Hope you will like it.
WOW WOW WOW!!! I am speechless. Gorgeous!
wow beautiful colored wine and lovely pics....
Anu @ RasAsvAda
Lovely lovely capture sis..Get some for me ,at least to see it 🙂
Wonderful post meena...simply loved reading clear explanation...
now tell me something - you meant "Wine will become Inedible"...now for a starter like me how can we recognize its inedible - do you mean if it does not ferment in the required time we are not supposed to use...it will not get poisonous or something right? i mean should we throw off if its not fermented in required time?
Remya Elizabeth Anish
Wau.....! Clearly illustrated each step in wine making.......and ready to serve in 14 days makes it more attractive......ur pics are so beautiful..... 🙂
Divi, when there is moisture content or any other particle in the bottle the fungus will start growing (same like in any homemade achar put in Horlicks bottle) that is most often the first sign then if yeast has not acted well for some reason then fermentation will not happen well. The wine will be sour like vinegar u wont be able to drink more than a sip then u will have to throw it away.
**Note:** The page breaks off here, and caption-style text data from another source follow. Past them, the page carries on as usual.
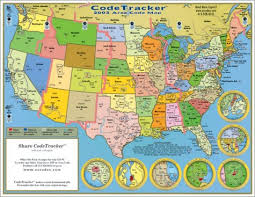 us area code 2003 codetracker area code map area codes for the us canada and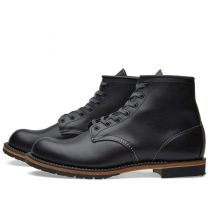 Red Wing 9014 Beckman 6
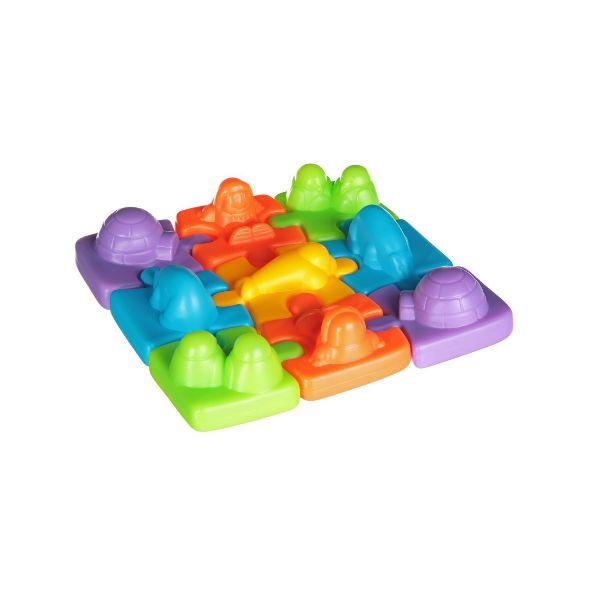 Игрушка пластик для ванны 19х22х5см Плавающий пазл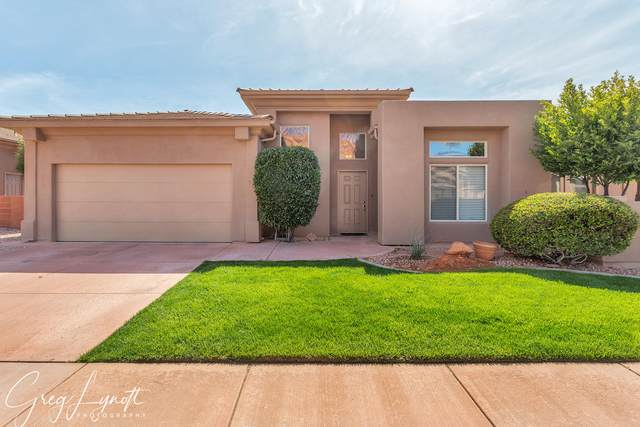 250 N Snow Canyon #70, Ivins, UT 84738 (MLS #20-212420) :: Red Stone Realty Team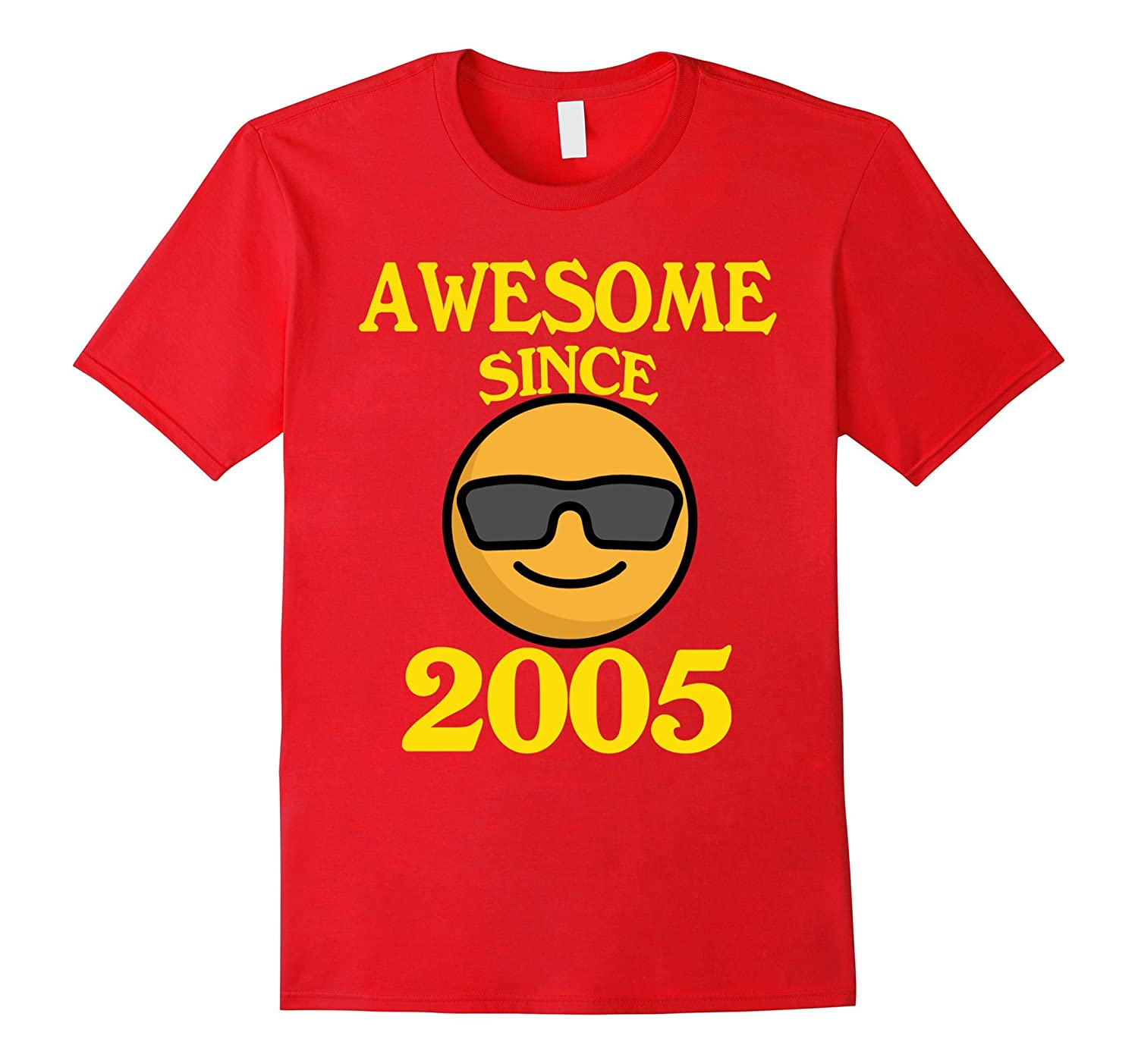 Cool face awesome since 2005 shirt 12 years old 12th shirt for Cool t shirts for 12 year olds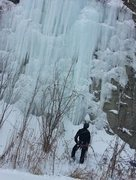 Rock Climbing Photo: Scoping out the route. The icicle I slung is near ...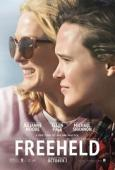 Trailer Freeheld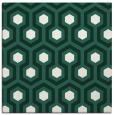 rug #642637   square green retro rug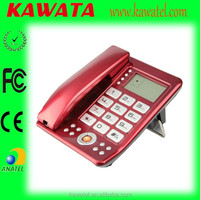 New product hand free volume adjustable caller id cord phone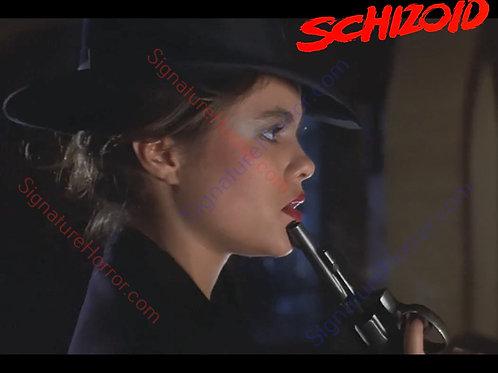 Donna Wilkes - Schizoid - Gun 4 - 8X10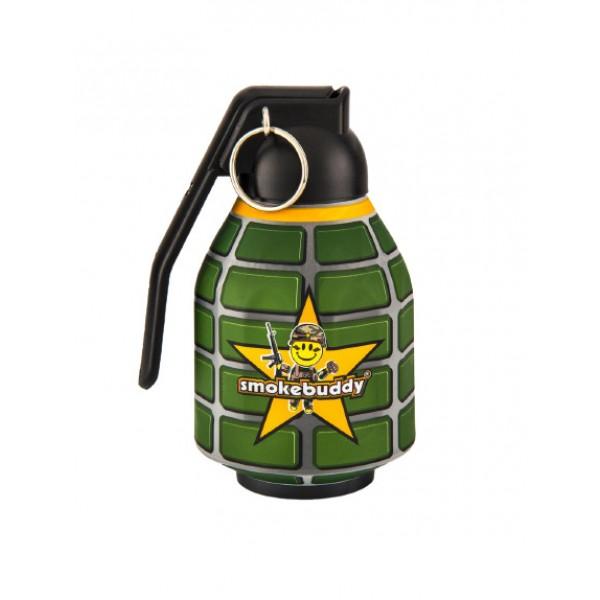 Smokebuddy Original Geruchsneutralisierer Grenade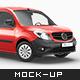Mercedes Citan Delivery Car Mockup - GraphicRiver Item for Sale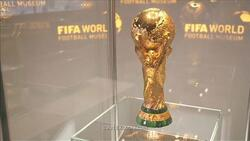 القرعة تضع العراق في مجموعة متوازنة بتصفيات كأس العالم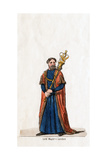 Lord Mayor of London, Costume Design for Shakespeare's Play, Henry VIII, 19th Century Giclee Print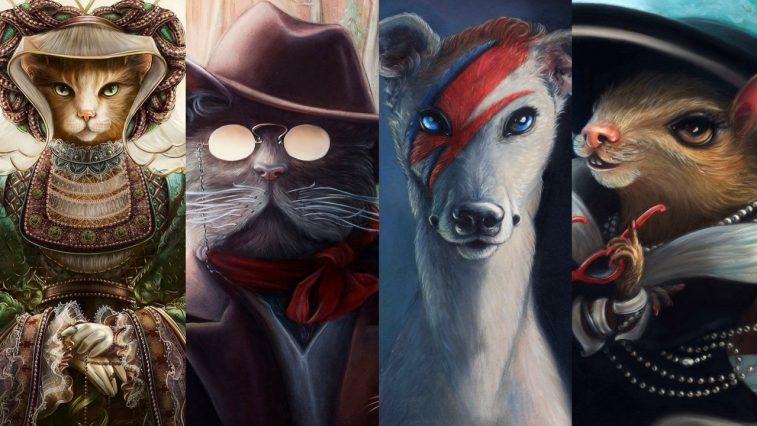 Bộ lịch người nổi tiếng trong lịch sử được lấy cảm hứng từ động vật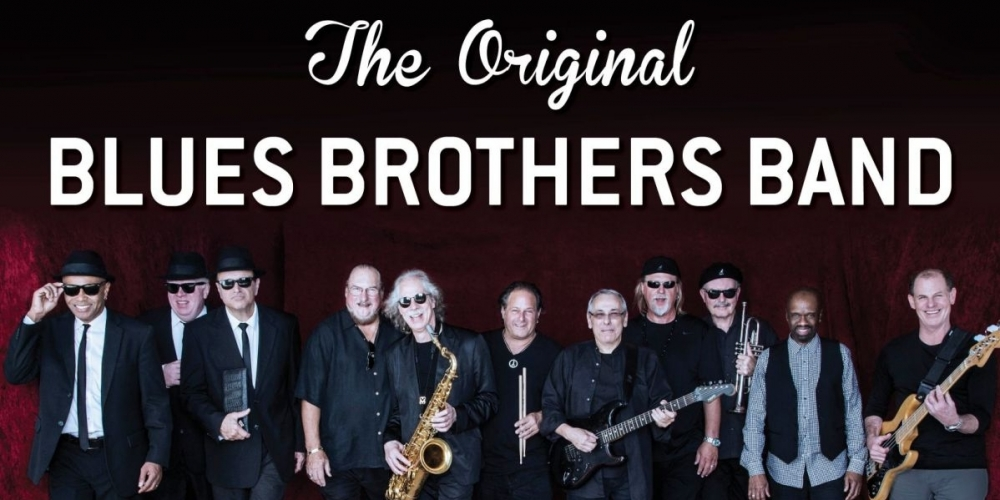 ARTISSIMO festivāla noslēguma vakars ar The Original Blues Brothers Band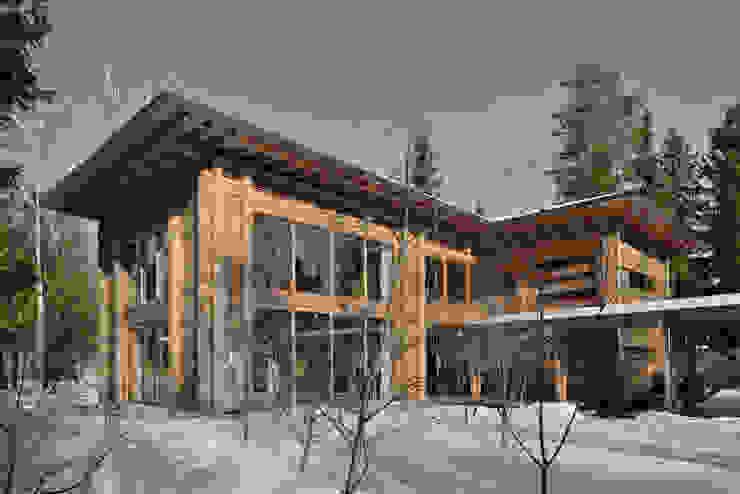 Дом Ловушка для солнца: Дома в . Автор – Проект ОБЛО,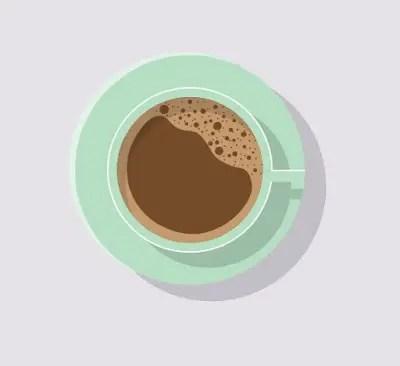 Flat Coffee Cup (Top View) in Adobe Illustrator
Since I know u live in cold climate keep it for 4 -5 more days to ferment to be on the safer side.
I don't think it will be poisonous as people dont die even after drinking brewed charayam/arrack :))
If u have more questions please don't hesitate to ask I will be happy to assist. It is all about trial and error .
Beautiful pics.. Love the color of the wine..
beautiful wine clicks,dear...njan Christmas nu ethi kollaaam to sip the wine 🙂
Lol... I am glad charayam opened ur eyes :))
Thank you Sathya. 🙂
Thank you Taruna 🙂
Thank you Remya.
Thank you Anu.
Thank you Sona.
Thank you Ramya. Would love to hear how it turned out.
Please come Julie I have one full bottle. Lets have a good time.
Thank you da...all of a sudden the word "Inedible" changed my mind from tempting attempt to fear - that is the reason i asked you will that be poisonous. Ofcourse i should have know - 1/2 bottle wine + some rum and whisky(following day) thanksgivingindde annu kudichittum i am still alive....ha ha 🙂
wow pics and love the step pics.will try this soon
I am certainly feeling good after reading through the key points and that I can make wine from beetroot. Not sure if I will make but certaily its a knowledge post with beautiful pictures, as usual.
lovely and i am now so curious to try this. Great pics Meena
I got lots of beets from my garden last year and made a jar full of wine. I have still some left over. The best thing I like about the wine is its color. Beautiful clicks!!!
Anupa Joseph (Palaharam)
wow...its looks amazing... beetroot wine ...never heard or tasted it before... kallaki keto... try cheyendi errikkunnu
Nice pictures and lovely wine
Hi .... wowww ... inspired to make it after lookin at the pics ...
Hello meena ji .... m going to try making this wine tomorrow. .. b4 tht need to clear some confusions... regarding yeast we need to wait till the mixture gets frothy ... or directly dissolve the yeast nd add it .... secondly if I try for only 1 litre the measurements wld be 1 beetroot... 1 cup sugar nd 4 cups water...pls also lemme knw the measurement of water in ml if possible ....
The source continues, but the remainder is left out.